The formation energy, i.e., the energy required to create a defect, is given by

$$E_f = E_D - E_{{\mathrm{pristine}}} - \mathop {\sum}\limits_i {n_i\mu _i}$$

where \(E_D\) is the total energy of the defect structure, \(E_{{\mathrm{pristine}}}\) is the total energy of the pristine MoS2 or WS2, \(n_i\) is the number of an element (Mo, W, S, or Se) transferred from the defect structure to the chemical reservoirs, and \(\mu _i\) is the chemical potential of the element.

The interaction energy for a defect complex respective to the defect components is defined as

$$E_{{\mathrm{int}}} = E_f\left( D \right) - \mathop {\sum}\limits_i {E_f^i}$$

Where \(E_f(D)\) is the formation energy of the double-site or triple-site defect complex and \(E_f^i\) is the formation energy of the single-site defect components. Negative (positive) interaction energy indicates the tendency for the individual defects to attract (repel) each other.

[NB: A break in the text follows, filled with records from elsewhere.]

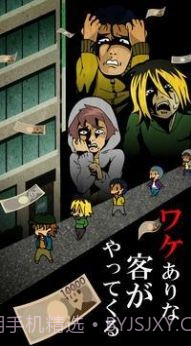 尼古法伊截图1 尼古法伊截图1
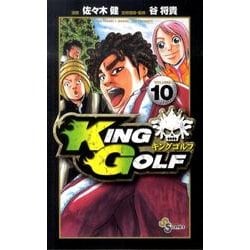 ヨドバシ Com King Golf １０ 少年サンデーコミックス コミック 通販 全品無料配達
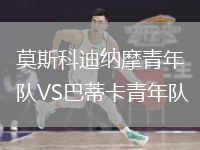 莫斯科迪納摩青年隊VS巴蒂卡青年隊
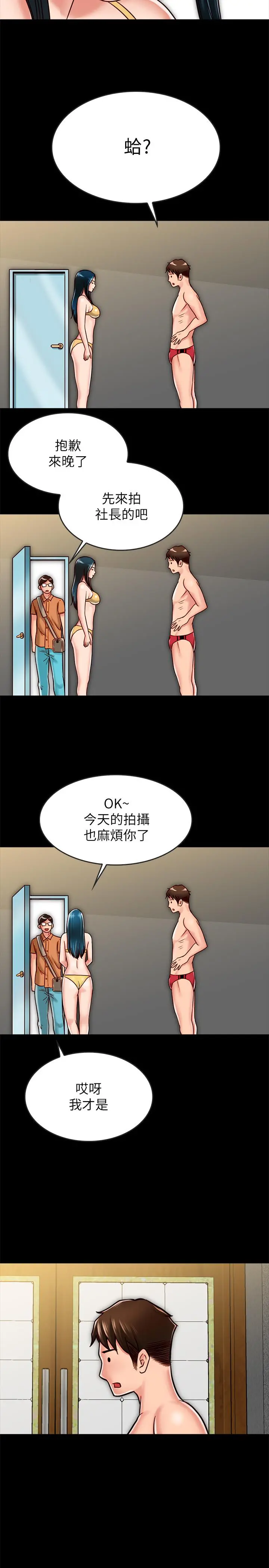 同居密友 第17话-羽琳性感的另一面 第32页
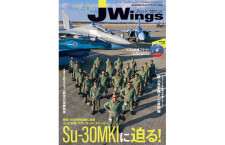 ［雑誌］「Su-30MKIフランカーに迫る！」Jウイング23年4月号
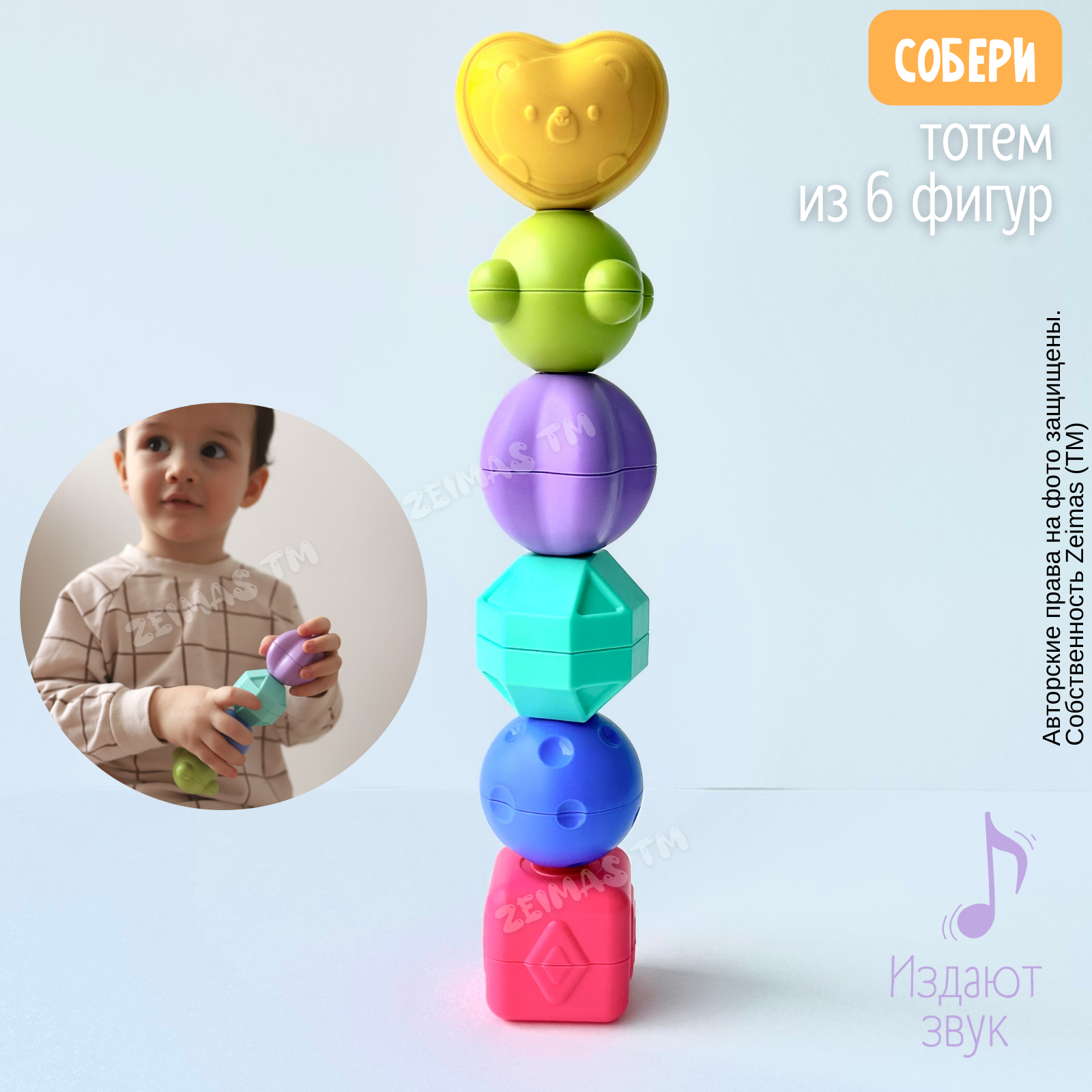 Игрушка Zeimas сортер Монтессори Транспорт - фото 13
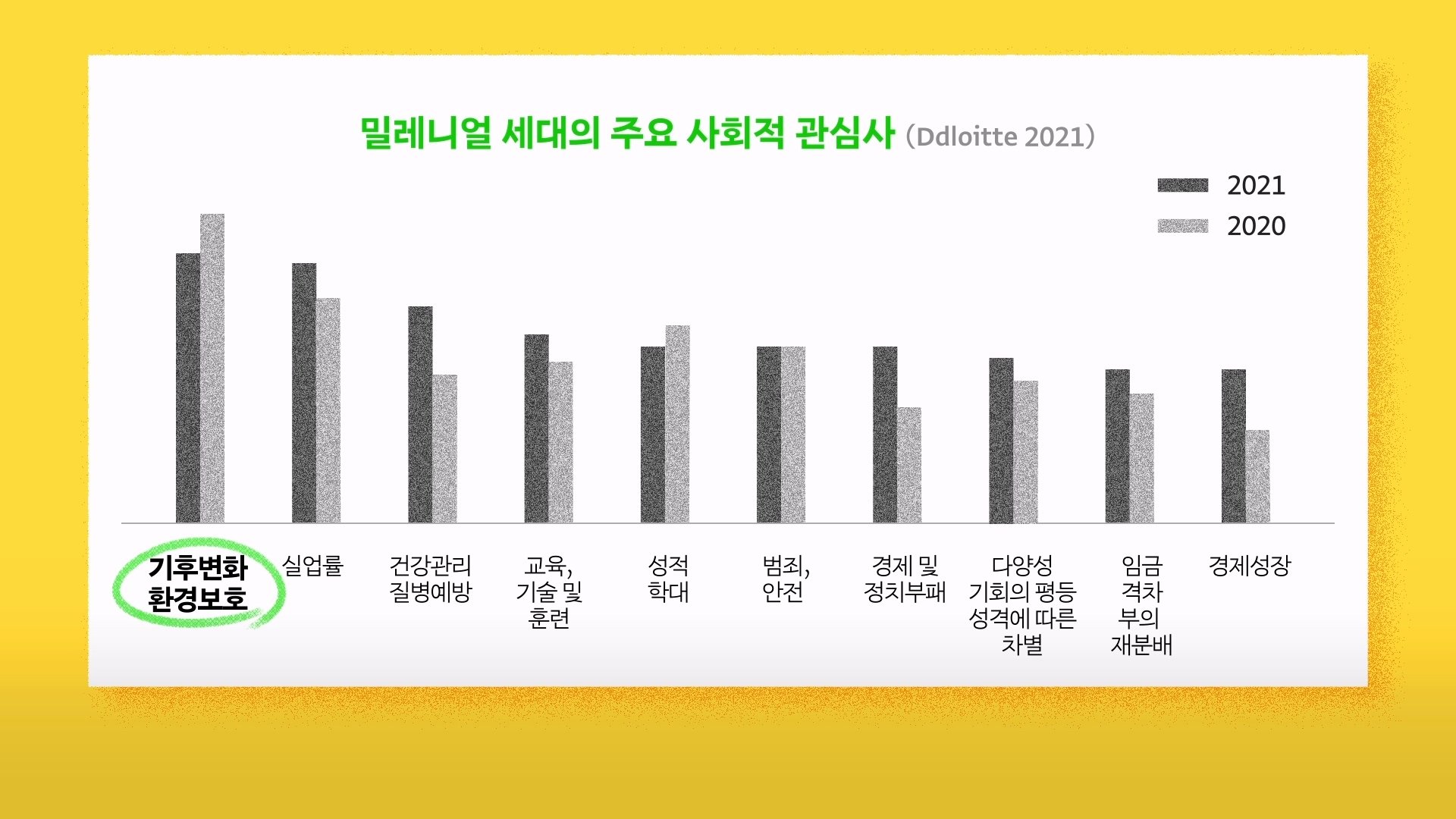 프롤로그02_최종본_2D.mov_20221202_143537.935.jpg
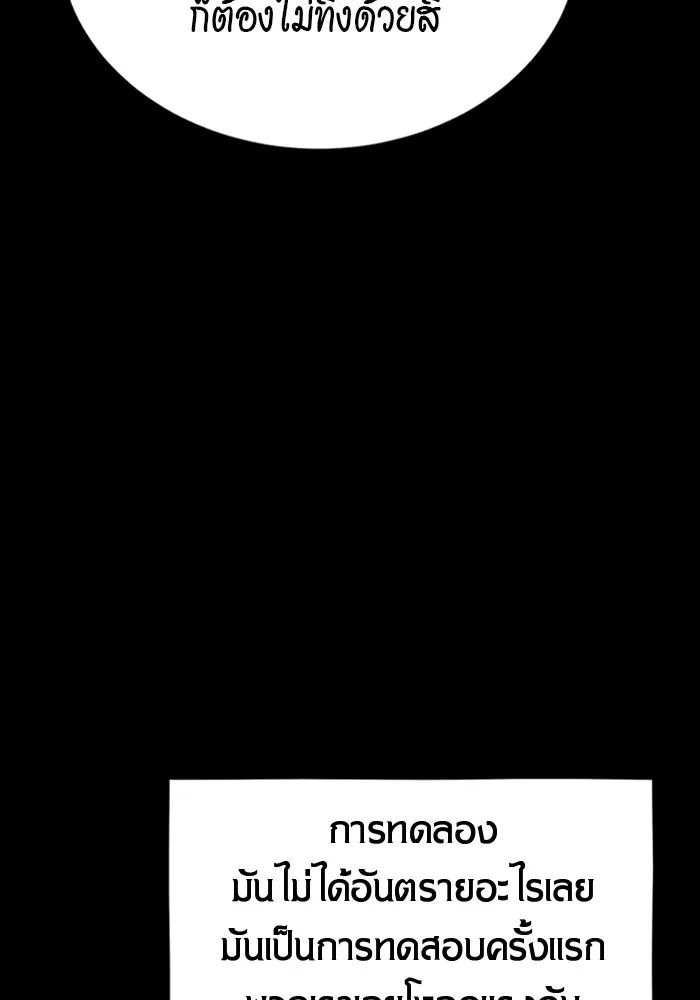หน้า 115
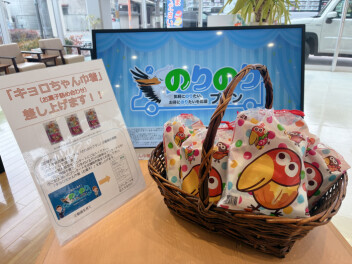 動画視聴でお菓子ゲット❣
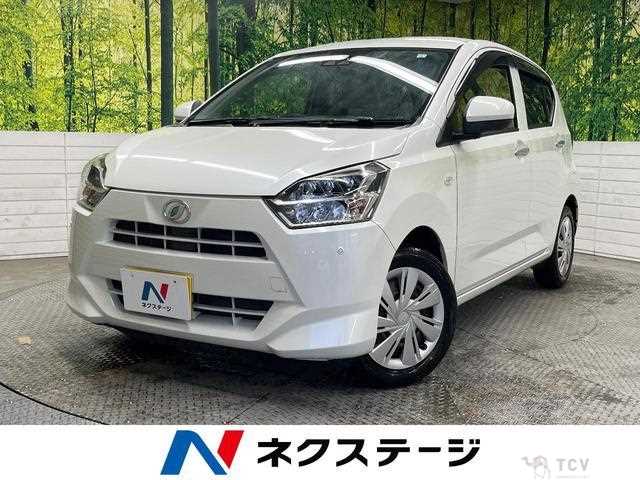 2017 Daihatsu Mira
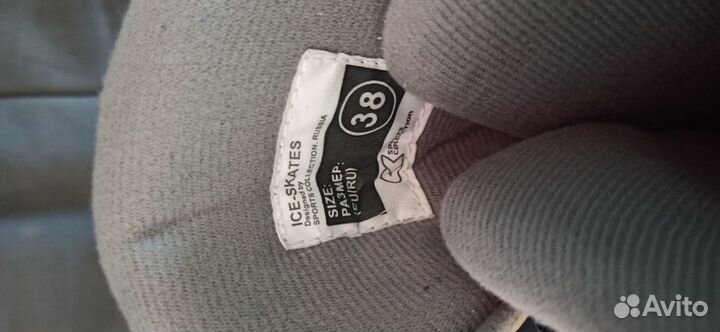 Коньки ск 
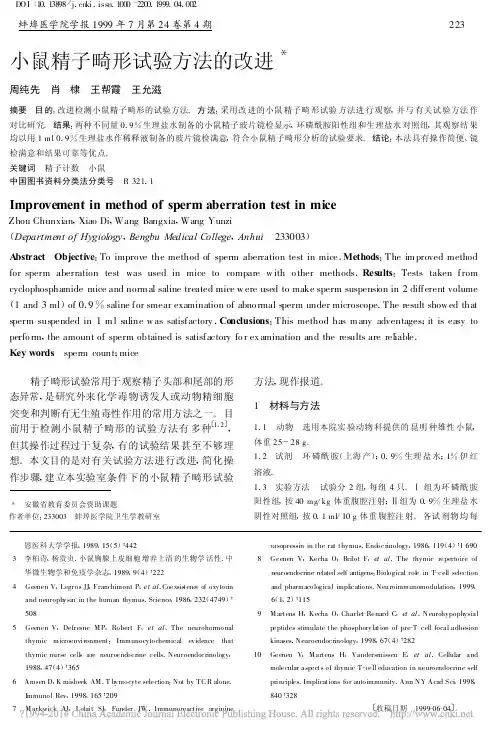 小鼠精子畸形试验方法的改进_周纯先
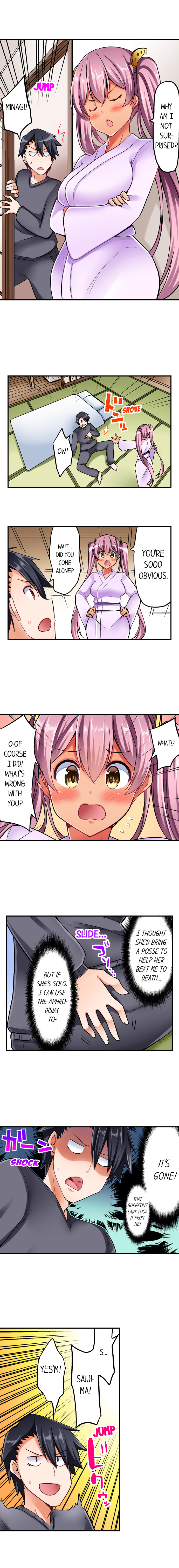 Cowgirl’s Riding-Position Makes Me Cum Chapter 20 Page 8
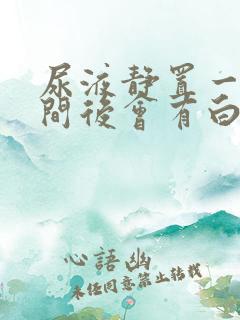 尿液静置一段时间后会有白色絮状物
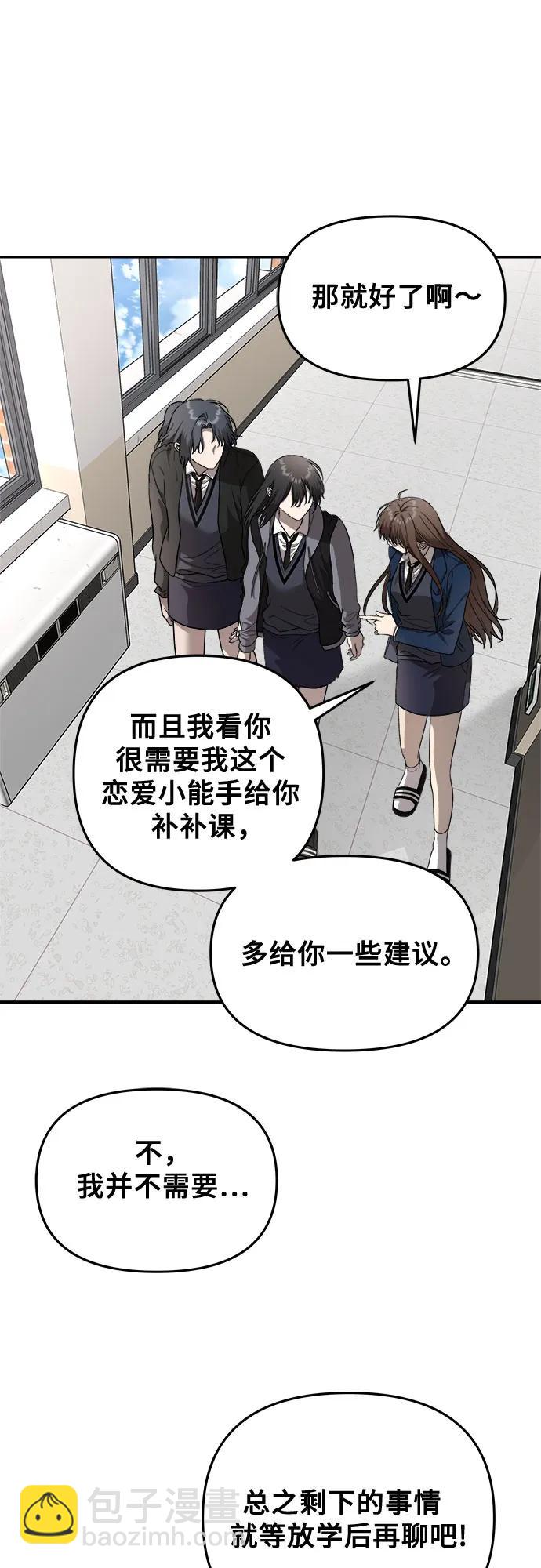 第80话31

To parameterize the electronic properties of defects, we inspect the positions of the highest occupied states, the lowest unoccupied states, and the separation of these two levels of defects structures. For the sake of representation, we adopt the terminologies of the highest occupied molecule orbital (HOMO), the lowest unoccupied molecule orbital (LUMO), and the band gap for these electronic properties. This is reasonable, considering that the defects in TMDCs are highly localized and molecule-like. Practically, we would like to evaluate the positions of defect levels with respect to the valence band maximum (VBM). However, due to the finite cell effect, the calculated valence band edge is generally highly disturbed by defects and hardly identified. Moreover, the whole Kohn–Sham energy spectrum shifts due to the introduction of defects. For these reasons, we chose the deepest Kohn–Sham orbital as a reference considering that it is less affected by defects. Accordingly, the HOMO of the defects with respect to the pristine VBM are normalized according to

$$E_{{\mathrm{HOMO}}} = E_{{\mathrm{HOMO}}}^D - E_1^D - \left( {E_{{\mathrm{VBM}}}^{{\mathrm{pristine}}} - E_1^{{\mathrm{pristine}}}} \right)$$

Where \(E_{{\mathrm{HOMO}}}^D\) is the energy of the highest occupied Kohn–Sham state of a defect at the \({\Gamma}\) point, \(E_{{\mathrm{VBM}}}^{{\mathrm{pristine}}}\) is the energy of the valence band maximum of pristine MoS2 or WS2, \(E_1^D\) and \(E_1^{{\mathrm{pristine}}}\) are the energy of the first Kohn–Sham orbital of the calculated defect and pristine MoS2 or WS2 structures. Since the defect states are localized—the defect bands are flat in the wave vector space. Thus, the variations in energy in the k-space are small, and we extracted all the energies at the \({\Gamma}\) point. The regularized LUMO energy is defined similarly as

$$E_{{\mathrm{LUMO}}} = E_{{\mathrm{LUMO}}}^D - E_1^D - \left( {E_{{\mathrm{VBM}}}^{{\mathrm{pristine}}} - E_1^{{\mathrm{pristine}}}} \right)$$

There is a well-known underestimation of the band gap at the level of PBE functionals. To well reproduce the experimental band gap, more advanced hybrid functional or many-body interaction including methods should be employed. However, such methods are computationally much more expensive and impractical for high throughput calculations. Since we are focusing on the general trends of formation energy, HOMO, and LUMO for a wide range of defect structures, the main conclusions based on PBE functionals should be transferable to the results of other methods.